Passage provided:
######

# Staples lot



## FourDiamond (Nov 23, 2011)

We didn't get the bid a Staples lot, so I was hoping I could get some feedback on our pricing. The lot is 2 acres counting driveways off the highway.

Work included sidewalks in front of the center, approx 750 sq feet, three loading docks, approx 150 square feet, and 3 stairways, 24 stairs total, about half are open grate.

The normal snowfall November-April is 44 inches, with 37 days with snow. We calculated about 16 plow and salt events, and 14 salt only events.

Our total price was $9900.00, all inclusive. Payments spread over December-April.

With the lack of winter here I thought I might as well get started on next year. Thanks in advance for any feedback.


----------



## Wilnip (Oct 4, 2011)

You have 82 posts on this site so you are not a newbie. You should know how these pricing questions go on here. Only reason I read your question was because of the title. I plow a Staples but it's part of a complex. Good luck.


----------



## ReddensLawnCare (Jan 11, 2011)

Wilnip;2077966 said:


> You have 82 posts on this site so you are not a newbie. You should know how these pricing questions go on here. Only reason I read your question was because of the title. I plow a Staples but it's part of a complex. Good luck.


He gave an informed post. Not a how much should I charge. Just wante d to see how he stacked up. I thought it was a good post


----------



## 1olddogtwo (Aug 6, 2007)

ReddensLawnCare;2077967 said:


> He gave an informed post. Not a how much should I charge. Just wante d to see how he stacked up. I thought it was a good post


I thought so to, he didn't get the contract and he's trying to sharpen his pencil.


----------



## dieselss (Jan 3, 2008)

Why sharpen when you can just click?


----------



## sodworksllc (Dec 10, 2012)

I would of been pretty close to your price if anything a little more


----------



## Wilnip (Oct 4, 2011)

Didn't mean it like that. Every time someone asks a pricing question, the response is always the same .It's either, "I wish I could get that price here", or my favorite, "I won't start my truck for that price." I think you are right in line with your pricing, but you never know how cheap someone will go to get the work.


----------



## maxwellp (Feb 16, 2013)

"Our total price was $9900.00, all inclusive. Payments spread over December-April."
I ran some numbers and I would not do it for less than that....................


----------



## FourDiamond (Nov 23, 2011)

######

Data for analysis:

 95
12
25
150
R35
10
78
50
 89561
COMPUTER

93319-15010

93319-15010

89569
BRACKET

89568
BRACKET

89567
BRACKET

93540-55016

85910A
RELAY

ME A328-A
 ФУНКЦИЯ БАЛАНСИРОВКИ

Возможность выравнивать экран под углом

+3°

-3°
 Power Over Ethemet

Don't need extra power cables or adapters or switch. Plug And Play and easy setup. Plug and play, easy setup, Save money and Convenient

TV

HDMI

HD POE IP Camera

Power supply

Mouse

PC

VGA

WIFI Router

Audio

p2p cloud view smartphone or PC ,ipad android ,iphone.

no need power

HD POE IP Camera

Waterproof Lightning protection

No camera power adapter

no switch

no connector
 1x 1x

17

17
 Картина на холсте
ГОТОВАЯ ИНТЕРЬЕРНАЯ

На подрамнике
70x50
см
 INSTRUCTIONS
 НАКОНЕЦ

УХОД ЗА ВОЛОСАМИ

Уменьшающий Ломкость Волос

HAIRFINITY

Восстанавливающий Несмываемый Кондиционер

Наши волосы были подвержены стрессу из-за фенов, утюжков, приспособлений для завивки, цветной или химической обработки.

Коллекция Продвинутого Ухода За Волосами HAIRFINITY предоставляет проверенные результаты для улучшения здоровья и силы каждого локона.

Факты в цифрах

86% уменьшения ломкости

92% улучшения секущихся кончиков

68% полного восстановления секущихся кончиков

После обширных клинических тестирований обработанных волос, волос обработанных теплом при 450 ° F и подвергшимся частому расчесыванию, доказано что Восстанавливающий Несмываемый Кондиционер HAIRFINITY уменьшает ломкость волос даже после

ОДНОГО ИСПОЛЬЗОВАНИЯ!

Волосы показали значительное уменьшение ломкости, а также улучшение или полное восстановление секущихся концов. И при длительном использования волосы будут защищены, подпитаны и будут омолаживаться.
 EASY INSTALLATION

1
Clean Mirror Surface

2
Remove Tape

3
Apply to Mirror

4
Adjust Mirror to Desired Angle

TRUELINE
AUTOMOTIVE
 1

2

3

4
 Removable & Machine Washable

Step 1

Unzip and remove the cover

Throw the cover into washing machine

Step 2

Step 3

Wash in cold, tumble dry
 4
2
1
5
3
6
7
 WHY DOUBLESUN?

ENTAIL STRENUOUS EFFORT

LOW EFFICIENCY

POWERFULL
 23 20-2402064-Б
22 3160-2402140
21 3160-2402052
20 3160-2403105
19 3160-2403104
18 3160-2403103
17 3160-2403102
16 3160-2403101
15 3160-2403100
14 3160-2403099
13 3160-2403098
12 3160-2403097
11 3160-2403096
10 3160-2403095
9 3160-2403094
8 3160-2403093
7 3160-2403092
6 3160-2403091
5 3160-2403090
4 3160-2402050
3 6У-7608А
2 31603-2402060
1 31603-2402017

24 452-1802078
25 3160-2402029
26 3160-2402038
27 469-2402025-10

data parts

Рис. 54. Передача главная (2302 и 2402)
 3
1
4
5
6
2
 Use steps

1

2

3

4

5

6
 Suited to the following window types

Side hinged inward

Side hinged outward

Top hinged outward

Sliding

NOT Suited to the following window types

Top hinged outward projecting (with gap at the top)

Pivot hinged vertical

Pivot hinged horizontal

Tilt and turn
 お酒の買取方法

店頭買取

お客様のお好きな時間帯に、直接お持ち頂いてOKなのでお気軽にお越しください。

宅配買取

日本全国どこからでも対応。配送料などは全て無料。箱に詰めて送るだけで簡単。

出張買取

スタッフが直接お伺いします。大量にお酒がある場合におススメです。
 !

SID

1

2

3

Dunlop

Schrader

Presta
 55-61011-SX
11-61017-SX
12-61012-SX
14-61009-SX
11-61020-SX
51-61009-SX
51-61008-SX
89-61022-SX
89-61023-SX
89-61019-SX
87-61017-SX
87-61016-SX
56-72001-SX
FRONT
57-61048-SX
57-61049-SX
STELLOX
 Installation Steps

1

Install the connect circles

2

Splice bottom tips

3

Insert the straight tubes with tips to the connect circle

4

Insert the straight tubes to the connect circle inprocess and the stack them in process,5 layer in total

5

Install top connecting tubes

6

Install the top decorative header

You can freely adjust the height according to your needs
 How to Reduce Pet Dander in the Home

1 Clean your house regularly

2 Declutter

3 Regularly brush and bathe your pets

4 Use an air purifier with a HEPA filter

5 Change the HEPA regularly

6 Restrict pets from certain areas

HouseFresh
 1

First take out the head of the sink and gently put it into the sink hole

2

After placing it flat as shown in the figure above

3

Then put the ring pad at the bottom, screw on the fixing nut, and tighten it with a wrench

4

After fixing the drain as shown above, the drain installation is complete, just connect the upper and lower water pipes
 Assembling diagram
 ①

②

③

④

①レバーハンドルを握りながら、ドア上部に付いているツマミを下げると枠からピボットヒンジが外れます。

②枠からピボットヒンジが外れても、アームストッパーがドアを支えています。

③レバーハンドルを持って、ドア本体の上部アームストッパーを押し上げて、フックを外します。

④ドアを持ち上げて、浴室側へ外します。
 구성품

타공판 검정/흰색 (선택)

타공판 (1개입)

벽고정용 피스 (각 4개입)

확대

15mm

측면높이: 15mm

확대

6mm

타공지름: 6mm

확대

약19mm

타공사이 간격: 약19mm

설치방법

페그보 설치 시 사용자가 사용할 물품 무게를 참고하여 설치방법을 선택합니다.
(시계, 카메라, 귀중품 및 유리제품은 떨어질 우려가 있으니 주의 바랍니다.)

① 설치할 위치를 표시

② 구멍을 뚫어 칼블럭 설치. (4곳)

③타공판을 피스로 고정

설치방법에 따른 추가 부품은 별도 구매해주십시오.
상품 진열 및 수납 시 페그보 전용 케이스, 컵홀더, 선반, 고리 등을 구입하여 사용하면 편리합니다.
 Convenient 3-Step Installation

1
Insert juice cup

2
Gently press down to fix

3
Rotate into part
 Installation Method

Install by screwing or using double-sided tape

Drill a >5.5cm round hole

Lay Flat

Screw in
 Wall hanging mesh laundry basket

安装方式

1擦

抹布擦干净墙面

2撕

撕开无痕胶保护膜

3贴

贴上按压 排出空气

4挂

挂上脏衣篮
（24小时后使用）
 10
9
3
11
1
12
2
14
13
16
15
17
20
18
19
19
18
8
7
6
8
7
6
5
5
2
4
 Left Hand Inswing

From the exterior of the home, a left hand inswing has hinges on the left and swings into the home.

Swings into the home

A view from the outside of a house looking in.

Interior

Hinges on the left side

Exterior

######

Please continue the forum thread on the snow removal bid for a Staples lot, starting right after its final post header.

Thanks for the replies, one of the reasons for the post is,like everyone here, I get told stories on how a guy plows the local ABC plaza with a half acre lot and no sidewalks, and gets $XXX per push. Or the the company that services the local big box store for XXX,XXX.00 per season etc, etc. We price a lot and I crunch numbers for half a day, present the proposal with ground level pics, snow pile location, overhead pics, etc. and come back empty handed. Sp I think either I'm crazy(good possibility) or these other guys are full of s***. So I thought $9900.00 was fair, or the price was so low that when they finished laughing, they threw it away.


----------



## FourDiamond (Nov 23, 2011)

I thought I would reopen this thread and try to get a little more feedback. The company who got the contract, I believe, is a sub for Snow and Ice Management out of Pittsburgh. Any thoughts, on the lot or the company?


----------



## Mark Oomkes (Dec 10, 2000)

Your problem is that you bid it to make money. Basically, what it probably should have been billed at. 

Since plowing has become a commodity, that isn't possible anymore based on a lot like this. 

I am a little confused aboot 44 inches and 37 days of snow with 16 pushes. Those numbers seem a little hinky.


----------



## FourDiamond (Nov 23, 2011)

The 44 inches are from the Nationsl Weather Servuce . The 37 days are a five year rolling average for days it snows . It could snow 10 inches or we could have flurries, either way it counts as a snow day. The more important number is the 16 plow/salt events and the 14 salt only events


----------



## snocrete (Feb 28, 2009)

Mark Oomkes;2131189 said:


> I am a little confused aboot 44 inches and 37 days of snow with 16 pushes. Those numbers seem a little hinky.


I am as well. I wonder if that was what they had this season(pushes/saltings), and not the actual "avg" (pushes/saltings)???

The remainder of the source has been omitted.